Taking a lead from Christine Evans, I'm going to post in installments my notes on a series of performance documentations I watched in the Live Art Development Agency's study room whilst in London recently. Not quite reviews, these notes are largely my own labour of thinking through these works, an interest triggered by the recent performance The Show Must Go On for MIAF.

Shirtologie
Recorded July 1999, Montpellier Danse Festival. Dancer Frederic Seguette. Direction and choreography Jerome Bel.

Part 1: Shirtologie: the subject as interpellated by clothing, external forces operating upon the human. The action is simple: a single male dancer stands onstage, head bowed. He wears a large number of T shirts, layered found objects whose bulk sits unevenly upon his body. One by one, he removes the shirts, pausing each time to enact in response to the message or instruction contained upon the shirt. Steadily, the dancer completes his task, to be acted upon by the detritus of fashion.

The dancer is constantly framed as the the logo,the number. 5, Michigan final 4. Back or front, the performer orientation is dictated by the decoration of the shirt.Counting down 3, 2 facing upstage. A turn in the last shirt 'One T shirt for the life'. The dancer still head down, barechested. Bare flesh is seemingly insufficent to produce action, the human apparently enough in itself to take on the status of a signifier, at least not in this context. As if recognising this fact he puts a shirt back on, a diagram of a rib cage, a simulacra taking the place of the real. The camera fades to black.

Part 2: Camera resumes with the dancer weighed down by a new collection of shirts. NEXT, NEW STYLE, GIRL, BEST GIRL, ELLE - the shirts seem to mock the body of the male dancer. Continuing, he must now read all of the words scattered across the shirt's surface - SUMMER, SUN, WATER, MUSIC, FUN. His dry delivery suggests that this activity is very far from fun, but he is compelled to continue. The next shirt contains a musical score, and the dancer must sing along, a ridiculous demonstration of reading ability. Next he must imitate the poses on the shirts - a girl in a bikini, arms raised on one leg. He awkwardly executes the pose. The next shirt has two figures, and he is moved to quickly remove that shirt. The next shirt, with four figures, is even more impossible.

The next reads: DANCE OR DIE. And so he does, with great energy in a confined space, singing the score from the previous shirt. Dance complete, he moves to the next shirt: REPLAY. He does. The next shirt: SHUT UP AND DANCE. He dances again, but without the song. STAY COOL. He stands and waits.
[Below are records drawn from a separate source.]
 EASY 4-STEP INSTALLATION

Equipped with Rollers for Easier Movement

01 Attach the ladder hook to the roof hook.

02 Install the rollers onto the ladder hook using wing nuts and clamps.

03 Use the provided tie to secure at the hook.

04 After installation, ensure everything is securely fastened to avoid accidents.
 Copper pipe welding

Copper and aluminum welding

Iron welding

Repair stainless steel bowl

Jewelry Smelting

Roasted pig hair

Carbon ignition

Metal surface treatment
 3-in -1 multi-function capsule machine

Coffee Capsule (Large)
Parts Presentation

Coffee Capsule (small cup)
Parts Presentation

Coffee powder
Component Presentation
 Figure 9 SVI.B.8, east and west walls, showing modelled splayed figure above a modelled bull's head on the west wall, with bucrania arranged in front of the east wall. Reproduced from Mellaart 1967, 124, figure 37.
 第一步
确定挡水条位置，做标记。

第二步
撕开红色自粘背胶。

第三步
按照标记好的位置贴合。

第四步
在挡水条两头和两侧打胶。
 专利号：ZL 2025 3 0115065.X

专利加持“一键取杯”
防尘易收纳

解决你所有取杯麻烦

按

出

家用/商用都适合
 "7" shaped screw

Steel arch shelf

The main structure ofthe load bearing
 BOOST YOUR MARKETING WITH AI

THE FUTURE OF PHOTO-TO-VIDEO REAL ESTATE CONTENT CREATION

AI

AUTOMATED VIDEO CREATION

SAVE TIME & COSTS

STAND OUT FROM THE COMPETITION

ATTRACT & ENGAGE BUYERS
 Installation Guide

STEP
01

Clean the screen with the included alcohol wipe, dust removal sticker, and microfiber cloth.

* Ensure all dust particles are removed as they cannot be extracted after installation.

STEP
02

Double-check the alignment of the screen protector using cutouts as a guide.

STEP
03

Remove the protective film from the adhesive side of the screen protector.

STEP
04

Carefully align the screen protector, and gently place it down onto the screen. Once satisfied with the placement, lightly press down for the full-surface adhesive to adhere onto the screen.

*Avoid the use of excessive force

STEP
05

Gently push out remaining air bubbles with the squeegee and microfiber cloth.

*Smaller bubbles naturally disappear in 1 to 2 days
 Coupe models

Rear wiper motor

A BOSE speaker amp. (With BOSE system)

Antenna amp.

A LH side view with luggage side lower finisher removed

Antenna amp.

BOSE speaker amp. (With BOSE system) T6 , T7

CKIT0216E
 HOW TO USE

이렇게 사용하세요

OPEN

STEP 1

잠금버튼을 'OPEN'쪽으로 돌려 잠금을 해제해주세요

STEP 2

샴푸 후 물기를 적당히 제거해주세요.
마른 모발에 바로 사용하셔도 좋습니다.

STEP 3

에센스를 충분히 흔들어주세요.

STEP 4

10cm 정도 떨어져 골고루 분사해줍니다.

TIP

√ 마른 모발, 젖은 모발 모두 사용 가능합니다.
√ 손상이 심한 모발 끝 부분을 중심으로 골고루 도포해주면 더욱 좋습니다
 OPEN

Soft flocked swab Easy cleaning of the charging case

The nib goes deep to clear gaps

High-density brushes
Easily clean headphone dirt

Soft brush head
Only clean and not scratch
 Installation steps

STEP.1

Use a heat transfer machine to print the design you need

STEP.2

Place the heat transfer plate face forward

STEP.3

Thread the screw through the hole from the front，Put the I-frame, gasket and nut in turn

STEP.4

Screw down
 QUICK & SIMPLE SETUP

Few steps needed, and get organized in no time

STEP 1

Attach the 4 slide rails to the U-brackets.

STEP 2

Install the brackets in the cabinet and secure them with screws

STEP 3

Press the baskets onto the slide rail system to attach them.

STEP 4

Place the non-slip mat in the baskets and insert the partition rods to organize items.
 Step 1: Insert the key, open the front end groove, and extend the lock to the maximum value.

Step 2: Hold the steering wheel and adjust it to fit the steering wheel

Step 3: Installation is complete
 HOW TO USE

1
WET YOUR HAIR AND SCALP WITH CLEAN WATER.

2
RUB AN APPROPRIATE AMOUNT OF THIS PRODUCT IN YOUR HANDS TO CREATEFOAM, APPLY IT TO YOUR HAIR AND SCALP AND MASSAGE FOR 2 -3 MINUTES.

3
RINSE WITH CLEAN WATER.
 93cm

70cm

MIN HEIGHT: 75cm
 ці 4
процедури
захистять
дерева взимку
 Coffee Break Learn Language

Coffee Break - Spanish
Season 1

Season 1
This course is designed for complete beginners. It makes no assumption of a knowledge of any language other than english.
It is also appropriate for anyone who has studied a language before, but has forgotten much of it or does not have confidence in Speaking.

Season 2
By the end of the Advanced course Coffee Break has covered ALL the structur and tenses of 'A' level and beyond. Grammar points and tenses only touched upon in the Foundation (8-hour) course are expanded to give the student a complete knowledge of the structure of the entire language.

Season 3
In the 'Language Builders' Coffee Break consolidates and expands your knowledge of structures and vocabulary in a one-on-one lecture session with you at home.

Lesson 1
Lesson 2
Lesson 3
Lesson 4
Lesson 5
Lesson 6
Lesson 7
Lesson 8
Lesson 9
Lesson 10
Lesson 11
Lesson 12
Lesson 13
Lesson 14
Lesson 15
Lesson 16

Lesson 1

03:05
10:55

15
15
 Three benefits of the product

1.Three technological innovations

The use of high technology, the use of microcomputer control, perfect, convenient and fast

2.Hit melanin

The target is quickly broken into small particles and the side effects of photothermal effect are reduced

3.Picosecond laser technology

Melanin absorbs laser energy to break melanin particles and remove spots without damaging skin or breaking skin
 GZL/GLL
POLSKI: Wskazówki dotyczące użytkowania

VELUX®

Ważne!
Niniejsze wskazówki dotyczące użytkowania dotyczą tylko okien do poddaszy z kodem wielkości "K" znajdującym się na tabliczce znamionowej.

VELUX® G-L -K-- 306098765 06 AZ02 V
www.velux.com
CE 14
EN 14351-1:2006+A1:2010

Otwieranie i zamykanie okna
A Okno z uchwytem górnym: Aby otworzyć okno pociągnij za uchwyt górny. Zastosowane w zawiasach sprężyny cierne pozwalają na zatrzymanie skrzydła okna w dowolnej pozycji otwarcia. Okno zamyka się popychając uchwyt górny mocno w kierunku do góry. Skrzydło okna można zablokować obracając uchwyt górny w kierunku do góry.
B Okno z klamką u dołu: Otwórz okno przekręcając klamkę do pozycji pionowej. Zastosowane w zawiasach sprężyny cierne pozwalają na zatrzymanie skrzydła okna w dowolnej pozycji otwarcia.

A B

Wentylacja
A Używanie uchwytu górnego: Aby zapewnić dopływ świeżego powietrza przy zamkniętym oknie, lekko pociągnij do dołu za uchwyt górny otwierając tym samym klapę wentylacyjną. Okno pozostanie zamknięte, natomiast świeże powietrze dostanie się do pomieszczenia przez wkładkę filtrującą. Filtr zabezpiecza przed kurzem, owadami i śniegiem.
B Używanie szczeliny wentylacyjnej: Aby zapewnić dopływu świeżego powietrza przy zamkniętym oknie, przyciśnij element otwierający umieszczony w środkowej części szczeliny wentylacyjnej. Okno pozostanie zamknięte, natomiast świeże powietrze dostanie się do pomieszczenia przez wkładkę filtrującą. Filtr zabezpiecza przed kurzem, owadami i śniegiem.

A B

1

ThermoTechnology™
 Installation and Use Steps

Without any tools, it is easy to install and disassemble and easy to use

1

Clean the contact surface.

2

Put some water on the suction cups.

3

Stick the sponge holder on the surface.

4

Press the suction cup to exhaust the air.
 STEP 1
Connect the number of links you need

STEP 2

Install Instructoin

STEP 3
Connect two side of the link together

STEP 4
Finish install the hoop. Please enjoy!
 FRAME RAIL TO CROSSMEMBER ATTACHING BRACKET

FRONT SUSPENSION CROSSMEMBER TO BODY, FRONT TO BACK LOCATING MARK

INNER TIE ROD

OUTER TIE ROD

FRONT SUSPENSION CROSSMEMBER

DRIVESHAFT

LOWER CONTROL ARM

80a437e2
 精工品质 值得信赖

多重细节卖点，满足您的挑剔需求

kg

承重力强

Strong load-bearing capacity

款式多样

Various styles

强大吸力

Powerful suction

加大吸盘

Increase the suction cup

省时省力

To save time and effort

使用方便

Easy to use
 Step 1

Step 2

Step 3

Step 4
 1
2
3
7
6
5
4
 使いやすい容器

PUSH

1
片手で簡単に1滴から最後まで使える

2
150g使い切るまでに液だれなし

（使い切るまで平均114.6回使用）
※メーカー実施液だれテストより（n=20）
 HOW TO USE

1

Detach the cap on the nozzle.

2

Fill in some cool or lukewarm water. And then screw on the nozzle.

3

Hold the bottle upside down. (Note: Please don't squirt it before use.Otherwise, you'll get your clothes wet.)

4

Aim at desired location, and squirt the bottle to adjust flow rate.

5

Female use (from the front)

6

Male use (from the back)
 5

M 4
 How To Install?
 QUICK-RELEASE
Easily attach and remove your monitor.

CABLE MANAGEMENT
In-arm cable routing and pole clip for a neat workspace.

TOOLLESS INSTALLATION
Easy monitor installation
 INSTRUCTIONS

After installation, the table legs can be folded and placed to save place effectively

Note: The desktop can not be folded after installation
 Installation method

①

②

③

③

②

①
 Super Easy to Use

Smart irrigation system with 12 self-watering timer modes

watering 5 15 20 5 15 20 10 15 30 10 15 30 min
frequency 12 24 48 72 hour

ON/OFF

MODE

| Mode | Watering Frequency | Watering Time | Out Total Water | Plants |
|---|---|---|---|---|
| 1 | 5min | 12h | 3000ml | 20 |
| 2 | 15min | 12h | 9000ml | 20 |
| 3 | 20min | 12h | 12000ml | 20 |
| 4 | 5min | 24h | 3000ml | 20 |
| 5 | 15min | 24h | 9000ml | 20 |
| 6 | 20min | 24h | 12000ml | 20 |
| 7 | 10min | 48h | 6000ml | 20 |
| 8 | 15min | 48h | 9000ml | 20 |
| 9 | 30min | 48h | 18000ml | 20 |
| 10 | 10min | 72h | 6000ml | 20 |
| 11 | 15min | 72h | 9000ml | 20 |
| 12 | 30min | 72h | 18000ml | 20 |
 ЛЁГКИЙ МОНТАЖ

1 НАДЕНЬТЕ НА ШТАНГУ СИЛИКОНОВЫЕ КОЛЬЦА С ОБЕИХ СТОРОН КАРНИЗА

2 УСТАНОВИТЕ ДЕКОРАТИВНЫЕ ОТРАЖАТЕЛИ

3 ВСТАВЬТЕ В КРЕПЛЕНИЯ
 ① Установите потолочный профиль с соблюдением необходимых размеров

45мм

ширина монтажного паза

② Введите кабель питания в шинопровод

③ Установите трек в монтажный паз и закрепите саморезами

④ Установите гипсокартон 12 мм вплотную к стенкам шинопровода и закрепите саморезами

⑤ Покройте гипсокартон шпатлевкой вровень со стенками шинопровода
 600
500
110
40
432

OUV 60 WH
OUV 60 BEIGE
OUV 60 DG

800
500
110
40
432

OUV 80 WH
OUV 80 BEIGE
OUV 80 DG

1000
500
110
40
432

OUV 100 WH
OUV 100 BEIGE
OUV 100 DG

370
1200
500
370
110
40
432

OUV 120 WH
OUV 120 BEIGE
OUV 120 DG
The section ends, and the lights fade to black.

Part 3: With glorious redundency, the first shirt this time informs us that this is THE TOP. He removes this to reveal a blank shirt, which produces no action. Blank again. still no action. A third blank shirt, expressive potential flattened out by monochrome. More blankness, but a darker shade this time. Still no action. More monchrome. It's becoming a study in faded blue/grey, now getting steadily lighter, now getting darker again. On about the tenth shirt, it greys out. Finally: THE UNITED COLOURS OF BENNETTON. All united in blankness. The camera fades to black and the credits begin.